Tower to Head Pentagon; He Vows to Reduce Waste : Bush Hails ‘Expertise, Experience’
President-elect George Bush today named former Texas Sen. John Tower to be the nation’s next defense secretary, capping an extraordinary semipublic debate over the retired conservative lawmaker’s personal and professional fitness for the post.
In making the announcement before reporters, Bush hailed “my friend Sen. Tower” as a man of “great experience, expertise and commitment to peace and freedom.” He said the former lawmaker is committed to reforming the Pentagon.
Tower thanked Bush for the appointment and said, “The bottom line is that we must provide at least as much, if not more, defense for less money.”
He said that will require reforming the defense purchasing system as well as installing biennial budgeting.
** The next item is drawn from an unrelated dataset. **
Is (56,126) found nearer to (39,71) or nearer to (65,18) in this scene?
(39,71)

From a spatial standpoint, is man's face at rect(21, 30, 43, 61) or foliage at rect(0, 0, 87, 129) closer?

He said both depend on close cooperation with Congress.
Bush dodged but did not deny a question of whether he intends to appoint outgoing GOP Rep. Jack Kemp--a rival in the 1988 presidential campaign--to head the Department of Housing and Urban Development. Sources say that decision has been made.
Tower has held a variety of sensitive posts since leaving Congress, including as a negotiator in arms control talks with the Soviet Union and as head of a review board, popularly known as the Tower Commission, appointed by President Reagan to investigate the Iran-Contra scandal.
Bush made the announcement of Tower’s appointment in the customary style, at an appearance before reporters.
Some conservatives have complained that Tower is not a strong supporter of “Star Wars,” the proposed Strategic Defense Initiative. But Bush said, “Senator Tower and I agree with . . . the position I took in the campaign, which is strong support for SDI.”
Bush had once planned to name a defense secretary by Thanksgiving but delayed the decision pending completion of an extensive background check. That check delved into the former Texas lawmaker’s connections with the defense industry as well as with allegations of womanizing and drinking problems.
Asked whether he was satisfied with the investigation into issues of a personal nature, Bush shot back: “Issues or rumors?”
When the reporter persisted, Bush said he was “totally satisfied.” He said the “most inquisitive” members of the Senate will be satisfied by the investigation, a reference to the confirmation vote that Tower must win to take his Cabinet post.
Tower’s appointment to head the Pentagon was first rumored in the days immediately after Bush’s election. But it quickly sparked a highly unusual debate.
One set of issues revolved around the former senator’s ability to control the Pentagon’s bureaucracy and purchasing system, particularly in light of his staunch support for President Reagan’s massive arms buildup in the early 1980s and the consulting contracts he holds with five major defense firms. Tower retired from the Senate in 1985 after 24 years, including the final four as chairman of the Armed Services Committee.
Tower’s personal life also became grist for the transition mill. Tower was divorced from his second wife, Lilla, in 1987. She alleged “marital misconduct” on his part during their 10 years together. Tower’s deposition responding to the charges was sealed by mutual agreement.